• _Text section_
++++++++

In addition, the Board has created several standing committees (the Executive Committee; the Dividend Committee; the Audit Committee; the Compliance, Risk Management and Regulatory Oversight Committee; the Nominating and Governance Committee; the Open-End Funds Committee; and the Closed-End Funds Committee). The Open-End Funds Committee and Closed-End Funds Committee are intended to assist the full Board in monitoring and gaining a deeper insight into the distinctive business practices of closed-end and open-end funds. These two Committees have met prior to each quarterly Board meeting, and the Adviser provided presentations to these Committees permitting them to delve further into specific matters or initiatives impacting the respective product line.
 
Further, the Board continued its program of seeking to have the Board Members or a subset thereof visit each sub-adviser to the Nuveen funds and meet key investment and business personnel at least once over a multiple year rotation. In this regard, the Independent Board Members made site visits to certain equity and fixed income teams of the Sub-Adviser in September 2013 and met with the Sub-Adviser’s municipal team at the August and November 2013 quarterly meetings.
 
The Board considered the information provided and knowledge gained at these meetings and visits during the year when performing its annual review of the Original Advisory Agreements and its review of the New Advisory Agreements. The Independent Board Members also were assisted throughout the process by independent legal counsel. During the course of the year and during their deliberations regarding the review of advisory contracts, the Independent Board Members met with independent legal counsel in executive sessions without management present. In addition, it is important to recognize that the management arrangements for the funds are the result of many years of review and discussion between the Independent Board Members and Nuveen fund management and that the Board Members’ conclusions may be based, in part, on their consideration of fee arrangements and other factors developed in previous years.

++++++++

Resume the passage on the fund board's review of its advisory agreements, picking up right after its final sentence.

• _Data provided_
++++++++

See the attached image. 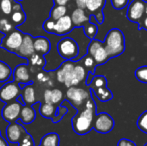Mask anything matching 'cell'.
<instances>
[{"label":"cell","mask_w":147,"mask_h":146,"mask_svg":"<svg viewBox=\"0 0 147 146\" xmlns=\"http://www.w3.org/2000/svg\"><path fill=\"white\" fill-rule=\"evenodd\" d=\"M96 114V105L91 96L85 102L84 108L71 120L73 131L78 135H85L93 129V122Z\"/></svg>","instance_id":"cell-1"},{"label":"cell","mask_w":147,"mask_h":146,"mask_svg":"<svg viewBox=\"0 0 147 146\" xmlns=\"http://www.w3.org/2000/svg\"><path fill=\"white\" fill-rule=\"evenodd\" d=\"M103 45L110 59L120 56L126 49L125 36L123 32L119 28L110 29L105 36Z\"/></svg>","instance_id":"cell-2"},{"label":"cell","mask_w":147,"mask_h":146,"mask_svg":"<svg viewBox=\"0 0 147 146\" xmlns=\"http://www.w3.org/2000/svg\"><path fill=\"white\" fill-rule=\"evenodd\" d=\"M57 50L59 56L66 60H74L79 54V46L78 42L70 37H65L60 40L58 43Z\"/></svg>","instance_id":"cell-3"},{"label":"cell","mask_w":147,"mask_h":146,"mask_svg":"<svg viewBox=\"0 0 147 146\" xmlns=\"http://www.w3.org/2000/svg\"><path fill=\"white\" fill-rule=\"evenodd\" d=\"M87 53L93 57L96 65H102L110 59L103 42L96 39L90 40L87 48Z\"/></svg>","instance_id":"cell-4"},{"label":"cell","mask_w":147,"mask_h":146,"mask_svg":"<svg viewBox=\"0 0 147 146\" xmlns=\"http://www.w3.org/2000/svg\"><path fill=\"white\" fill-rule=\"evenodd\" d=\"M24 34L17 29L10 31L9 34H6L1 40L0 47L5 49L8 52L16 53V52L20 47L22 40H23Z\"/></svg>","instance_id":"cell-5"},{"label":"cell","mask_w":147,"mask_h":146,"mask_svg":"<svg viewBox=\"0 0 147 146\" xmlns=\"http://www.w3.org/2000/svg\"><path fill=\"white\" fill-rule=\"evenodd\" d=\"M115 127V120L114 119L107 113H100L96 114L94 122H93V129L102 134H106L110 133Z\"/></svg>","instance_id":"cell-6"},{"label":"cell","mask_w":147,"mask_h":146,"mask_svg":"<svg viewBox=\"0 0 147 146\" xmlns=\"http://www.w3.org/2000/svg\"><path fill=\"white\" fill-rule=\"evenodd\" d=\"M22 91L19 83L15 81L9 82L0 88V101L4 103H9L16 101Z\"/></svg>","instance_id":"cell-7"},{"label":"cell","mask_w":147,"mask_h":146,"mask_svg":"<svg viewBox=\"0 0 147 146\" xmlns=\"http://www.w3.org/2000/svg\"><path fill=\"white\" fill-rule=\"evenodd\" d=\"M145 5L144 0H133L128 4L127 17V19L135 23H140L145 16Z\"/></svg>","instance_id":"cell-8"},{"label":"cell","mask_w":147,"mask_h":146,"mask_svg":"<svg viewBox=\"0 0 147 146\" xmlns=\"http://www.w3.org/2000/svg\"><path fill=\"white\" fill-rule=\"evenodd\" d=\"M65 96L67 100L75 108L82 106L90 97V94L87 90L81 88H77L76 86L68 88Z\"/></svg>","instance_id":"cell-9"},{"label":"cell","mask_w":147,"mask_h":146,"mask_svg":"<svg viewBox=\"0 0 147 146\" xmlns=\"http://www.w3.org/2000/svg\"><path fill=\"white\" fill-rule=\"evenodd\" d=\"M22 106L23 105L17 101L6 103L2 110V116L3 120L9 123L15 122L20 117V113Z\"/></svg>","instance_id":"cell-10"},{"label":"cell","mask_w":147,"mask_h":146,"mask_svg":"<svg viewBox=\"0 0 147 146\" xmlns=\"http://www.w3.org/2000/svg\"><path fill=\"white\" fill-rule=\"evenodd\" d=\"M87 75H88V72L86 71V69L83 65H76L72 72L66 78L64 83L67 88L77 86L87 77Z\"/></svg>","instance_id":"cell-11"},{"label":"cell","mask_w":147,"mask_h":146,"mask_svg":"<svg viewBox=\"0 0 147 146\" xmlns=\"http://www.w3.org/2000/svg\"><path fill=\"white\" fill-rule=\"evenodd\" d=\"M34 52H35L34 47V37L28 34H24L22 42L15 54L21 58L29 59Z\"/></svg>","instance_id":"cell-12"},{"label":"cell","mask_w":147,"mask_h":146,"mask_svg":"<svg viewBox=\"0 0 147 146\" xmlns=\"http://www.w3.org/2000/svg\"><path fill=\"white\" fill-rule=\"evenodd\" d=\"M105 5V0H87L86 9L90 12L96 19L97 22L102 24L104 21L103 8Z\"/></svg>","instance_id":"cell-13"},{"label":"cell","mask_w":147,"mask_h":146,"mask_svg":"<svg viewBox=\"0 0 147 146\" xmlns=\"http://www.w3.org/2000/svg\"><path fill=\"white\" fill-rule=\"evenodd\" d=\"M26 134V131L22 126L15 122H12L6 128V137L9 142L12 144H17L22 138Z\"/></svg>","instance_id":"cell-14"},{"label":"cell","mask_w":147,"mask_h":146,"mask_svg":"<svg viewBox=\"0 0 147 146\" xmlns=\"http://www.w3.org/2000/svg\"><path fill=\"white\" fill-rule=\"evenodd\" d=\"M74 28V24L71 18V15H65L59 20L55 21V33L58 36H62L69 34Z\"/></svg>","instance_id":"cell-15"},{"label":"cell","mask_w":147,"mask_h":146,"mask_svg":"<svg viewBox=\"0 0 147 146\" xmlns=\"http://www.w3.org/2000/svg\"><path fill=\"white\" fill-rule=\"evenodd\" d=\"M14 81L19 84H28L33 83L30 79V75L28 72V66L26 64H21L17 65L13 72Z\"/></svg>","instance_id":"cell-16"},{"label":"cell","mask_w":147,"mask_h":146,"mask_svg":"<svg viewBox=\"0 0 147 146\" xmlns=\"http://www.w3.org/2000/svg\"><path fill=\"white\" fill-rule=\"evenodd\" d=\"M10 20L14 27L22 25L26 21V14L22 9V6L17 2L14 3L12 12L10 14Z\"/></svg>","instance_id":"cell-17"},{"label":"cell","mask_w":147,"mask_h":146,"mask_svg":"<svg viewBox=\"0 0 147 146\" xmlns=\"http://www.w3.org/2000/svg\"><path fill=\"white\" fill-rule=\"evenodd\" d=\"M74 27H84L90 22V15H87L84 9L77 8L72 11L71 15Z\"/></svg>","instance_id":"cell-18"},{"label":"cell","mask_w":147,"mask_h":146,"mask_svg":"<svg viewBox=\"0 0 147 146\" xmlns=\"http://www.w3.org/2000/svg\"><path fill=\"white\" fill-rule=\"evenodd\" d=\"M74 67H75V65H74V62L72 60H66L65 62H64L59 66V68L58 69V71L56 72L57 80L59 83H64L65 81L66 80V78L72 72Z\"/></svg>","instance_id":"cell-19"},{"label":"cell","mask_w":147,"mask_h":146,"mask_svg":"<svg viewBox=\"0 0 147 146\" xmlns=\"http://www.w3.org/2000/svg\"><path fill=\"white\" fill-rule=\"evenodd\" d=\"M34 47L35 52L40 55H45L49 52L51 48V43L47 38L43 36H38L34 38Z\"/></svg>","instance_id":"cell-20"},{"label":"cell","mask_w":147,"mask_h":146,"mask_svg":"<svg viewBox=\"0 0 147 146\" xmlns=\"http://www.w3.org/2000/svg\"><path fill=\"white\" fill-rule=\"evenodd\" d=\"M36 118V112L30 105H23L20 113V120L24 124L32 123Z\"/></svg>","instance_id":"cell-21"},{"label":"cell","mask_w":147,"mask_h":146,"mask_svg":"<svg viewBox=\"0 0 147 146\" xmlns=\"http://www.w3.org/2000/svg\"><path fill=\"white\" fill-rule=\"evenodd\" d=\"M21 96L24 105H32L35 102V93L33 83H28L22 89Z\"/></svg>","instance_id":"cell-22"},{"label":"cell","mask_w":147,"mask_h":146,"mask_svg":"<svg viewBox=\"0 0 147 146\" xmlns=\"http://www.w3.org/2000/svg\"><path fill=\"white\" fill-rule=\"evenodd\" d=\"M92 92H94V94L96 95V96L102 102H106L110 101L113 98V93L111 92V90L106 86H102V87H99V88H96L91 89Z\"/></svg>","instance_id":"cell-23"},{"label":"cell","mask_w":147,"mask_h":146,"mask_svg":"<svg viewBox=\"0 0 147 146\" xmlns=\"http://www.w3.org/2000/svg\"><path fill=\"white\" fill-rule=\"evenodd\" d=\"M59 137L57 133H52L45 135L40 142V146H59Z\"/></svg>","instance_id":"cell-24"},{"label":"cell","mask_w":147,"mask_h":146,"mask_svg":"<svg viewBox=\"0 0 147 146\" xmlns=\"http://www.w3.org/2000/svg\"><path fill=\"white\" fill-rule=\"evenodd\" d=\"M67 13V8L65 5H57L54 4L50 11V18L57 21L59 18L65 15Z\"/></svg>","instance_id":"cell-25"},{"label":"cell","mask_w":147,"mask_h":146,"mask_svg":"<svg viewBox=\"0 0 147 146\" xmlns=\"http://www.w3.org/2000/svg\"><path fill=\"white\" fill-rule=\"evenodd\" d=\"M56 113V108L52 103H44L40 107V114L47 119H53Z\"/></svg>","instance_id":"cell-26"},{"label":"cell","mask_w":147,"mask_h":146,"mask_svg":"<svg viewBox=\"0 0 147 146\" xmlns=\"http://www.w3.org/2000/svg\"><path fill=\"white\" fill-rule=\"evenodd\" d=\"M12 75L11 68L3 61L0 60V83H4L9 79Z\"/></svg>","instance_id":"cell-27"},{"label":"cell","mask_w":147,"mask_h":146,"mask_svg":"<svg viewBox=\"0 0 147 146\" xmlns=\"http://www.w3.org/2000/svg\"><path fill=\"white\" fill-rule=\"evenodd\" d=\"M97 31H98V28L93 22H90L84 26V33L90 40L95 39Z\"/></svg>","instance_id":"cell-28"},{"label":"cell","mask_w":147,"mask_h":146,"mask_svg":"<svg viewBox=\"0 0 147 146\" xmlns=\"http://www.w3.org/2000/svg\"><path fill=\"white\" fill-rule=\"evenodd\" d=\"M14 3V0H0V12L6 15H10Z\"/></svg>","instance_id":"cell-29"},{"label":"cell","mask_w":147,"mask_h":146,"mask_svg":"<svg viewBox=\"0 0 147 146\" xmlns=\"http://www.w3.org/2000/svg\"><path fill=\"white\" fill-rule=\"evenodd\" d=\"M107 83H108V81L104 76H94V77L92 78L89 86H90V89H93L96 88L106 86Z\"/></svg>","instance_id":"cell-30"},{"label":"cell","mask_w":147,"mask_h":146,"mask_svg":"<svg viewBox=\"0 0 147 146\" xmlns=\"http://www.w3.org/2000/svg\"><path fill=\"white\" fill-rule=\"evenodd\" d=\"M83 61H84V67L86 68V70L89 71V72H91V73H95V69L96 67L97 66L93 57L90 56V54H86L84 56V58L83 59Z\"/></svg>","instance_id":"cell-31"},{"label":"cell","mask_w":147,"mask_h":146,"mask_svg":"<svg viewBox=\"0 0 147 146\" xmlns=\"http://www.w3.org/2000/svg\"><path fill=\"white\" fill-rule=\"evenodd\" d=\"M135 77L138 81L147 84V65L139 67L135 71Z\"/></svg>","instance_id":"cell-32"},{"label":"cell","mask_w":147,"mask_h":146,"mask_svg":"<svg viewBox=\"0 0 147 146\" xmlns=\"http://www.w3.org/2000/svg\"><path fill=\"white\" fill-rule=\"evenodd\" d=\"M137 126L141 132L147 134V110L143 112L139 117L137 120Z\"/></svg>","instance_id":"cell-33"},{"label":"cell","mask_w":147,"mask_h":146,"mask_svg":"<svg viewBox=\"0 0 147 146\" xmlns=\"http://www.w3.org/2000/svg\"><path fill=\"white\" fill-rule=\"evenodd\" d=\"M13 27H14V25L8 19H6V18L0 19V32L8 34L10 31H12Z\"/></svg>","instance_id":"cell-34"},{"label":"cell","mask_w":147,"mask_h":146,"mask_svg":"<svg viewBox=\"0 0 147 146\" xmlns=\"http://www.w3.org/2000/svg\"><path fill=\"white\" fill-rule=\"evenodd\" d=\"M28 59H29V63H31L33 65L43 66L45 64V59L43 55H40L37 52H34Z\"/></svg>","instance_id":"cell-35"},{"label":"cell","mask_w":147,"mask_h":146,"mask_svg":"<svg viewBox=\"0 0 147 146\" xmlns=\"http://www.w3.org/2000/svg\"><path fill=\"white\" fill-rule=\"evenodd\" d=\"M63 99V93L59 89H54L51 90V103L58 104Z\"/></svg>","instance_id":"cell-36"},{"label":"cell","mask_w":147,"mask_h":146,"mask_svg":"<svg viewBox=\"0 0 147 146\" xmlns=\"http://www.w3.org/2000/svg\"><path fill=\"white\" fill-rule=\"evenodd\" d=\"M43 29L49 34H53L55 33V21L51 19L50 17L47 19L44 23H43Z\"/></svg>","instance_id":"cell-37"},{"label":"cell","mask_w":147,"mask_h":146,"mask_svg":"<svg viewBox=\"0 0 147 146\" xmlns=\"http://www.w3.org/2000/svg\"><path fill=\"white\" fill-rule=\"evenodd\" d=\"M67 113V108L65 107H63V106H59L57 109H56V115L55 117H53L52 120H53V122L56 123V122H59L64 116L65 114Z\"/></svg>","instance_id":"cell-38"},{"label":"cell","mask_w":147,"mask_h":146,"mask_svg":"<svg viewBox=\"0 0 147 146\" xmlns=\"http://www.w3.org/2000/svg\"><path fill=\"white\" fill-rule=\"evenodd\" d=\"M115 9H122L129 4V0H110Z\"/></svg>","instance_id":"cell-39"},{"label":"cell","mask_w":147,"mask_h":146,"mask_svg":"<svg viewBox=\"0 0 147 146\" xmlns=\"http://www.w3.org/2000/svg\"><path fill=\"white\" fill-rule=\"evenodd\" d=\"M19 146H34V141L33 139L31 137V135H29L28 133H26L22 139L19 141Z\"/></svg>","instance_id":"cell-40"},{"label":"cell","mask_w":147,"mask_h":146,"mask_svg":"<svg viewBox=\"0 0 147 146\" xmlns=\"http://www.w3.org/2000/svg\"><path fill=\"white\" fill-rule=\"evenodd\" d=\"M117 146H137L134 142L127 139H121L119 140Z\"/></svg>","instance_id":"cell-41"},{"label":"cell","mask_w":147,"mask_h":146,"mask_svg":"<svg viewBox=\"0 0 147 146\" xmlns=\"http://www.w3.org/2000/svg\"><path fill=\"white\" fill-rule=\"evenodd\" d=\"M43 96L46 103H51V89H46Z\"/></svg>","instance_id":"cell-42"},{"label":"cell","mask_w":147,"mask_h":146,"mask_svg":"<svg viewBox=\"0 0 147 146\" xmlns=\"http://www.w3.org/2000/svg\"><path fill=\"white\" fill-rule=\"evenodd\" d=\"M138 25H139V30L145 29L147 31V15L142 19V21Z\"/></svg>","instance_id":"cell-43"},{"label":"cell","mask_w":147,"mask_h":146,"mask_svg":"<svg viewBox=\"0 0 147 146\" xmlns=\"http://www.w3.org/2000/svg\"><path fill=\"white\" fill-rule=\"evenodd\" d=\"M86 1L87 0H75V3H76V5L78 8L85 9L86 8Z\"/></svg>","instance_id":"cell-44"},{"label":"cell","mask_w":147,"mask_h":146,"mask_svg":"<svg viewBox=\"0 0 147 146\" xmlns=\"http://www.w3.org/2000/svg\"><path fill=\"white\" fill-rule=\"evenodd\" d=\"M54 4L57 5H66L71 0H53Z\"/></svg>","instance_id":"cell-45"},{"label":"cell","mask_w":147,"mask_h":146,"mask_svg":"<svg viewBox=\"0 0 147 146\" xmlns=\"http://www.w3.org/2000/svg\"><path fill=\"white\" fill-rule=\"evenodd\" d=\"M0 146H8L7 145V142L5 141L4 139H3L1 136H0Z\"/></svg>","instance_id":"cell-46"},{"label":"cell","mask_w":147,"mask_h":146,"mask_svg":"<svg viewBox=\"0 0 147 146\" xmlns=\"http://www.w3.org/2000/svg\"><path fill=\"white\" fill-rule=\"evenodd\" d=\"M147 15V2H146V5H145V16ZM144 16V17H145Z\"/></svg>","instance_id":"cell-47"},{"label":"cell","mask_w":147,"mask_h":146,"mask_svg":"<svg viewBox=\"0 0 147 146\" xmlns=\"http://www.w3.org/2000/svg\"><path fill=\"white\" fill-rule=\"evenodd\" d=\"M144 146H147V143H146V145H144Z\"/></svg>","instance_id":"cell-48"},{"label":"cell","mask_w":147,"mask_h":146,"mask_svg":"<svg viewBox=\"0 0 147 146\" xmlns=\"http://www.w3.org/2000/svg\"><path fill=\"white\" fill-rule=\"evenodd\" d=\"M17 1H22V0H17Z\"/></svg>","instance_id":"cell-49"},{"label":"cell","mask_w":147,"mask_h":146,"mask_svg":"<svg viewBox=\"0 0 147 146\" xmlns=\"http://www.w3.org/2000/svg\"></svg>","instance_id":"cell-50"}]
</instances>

++++++++

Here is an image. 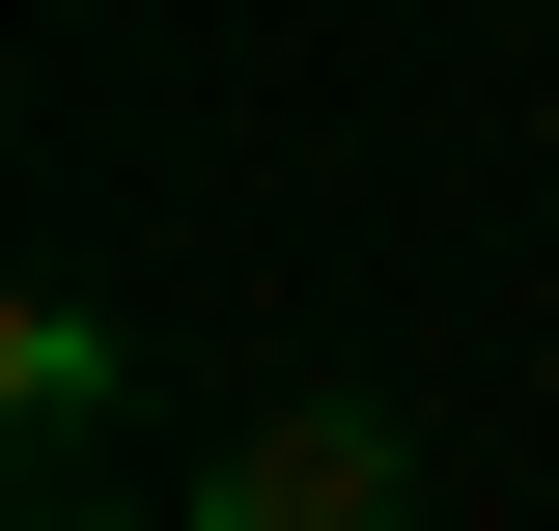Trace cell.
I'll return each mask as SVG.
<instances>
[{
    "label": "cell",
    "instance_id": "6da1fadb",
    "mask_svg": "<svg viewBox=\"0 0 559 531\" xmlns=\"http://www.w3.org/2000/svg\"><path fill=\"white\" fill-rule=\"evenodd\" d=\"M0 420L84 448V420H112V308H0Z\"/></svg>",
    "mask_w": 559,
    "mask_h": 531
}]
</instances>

++++++++

• _Solved exercise_
 
The Board considered all factors it believed relevant with respect to each Fund, including, among other things: (a) the nature, extent and quality of the services provided by the Fund Advisers, (b) the investment performance of the Fund and the Fund Advisers, (c) the advisory fees and costs of the services to be provided to the Fund and the profitability of the Fund Advisers, (d) the extent of any economies of scale, (e) any benefits derived by the Fund Advisers from the relationship with the Fund and (f) other factors. With respect to the New Advisory Agreements, the Board also considered the Transaction and its impact on the foregoing factors. Each Board Member may have accorded different weight to the various factors in reaching his or her conclusions with respect to a Fund’s Original Advisory Agreements and New Advisory Agreements. The Independent Board Members did not identify any single factor as all-important or controlling. The Independent Board Members’ considerations were instead based on a comprehensive consideration of all the information presented. The principal factors considered by the Board and its conclusions are described below.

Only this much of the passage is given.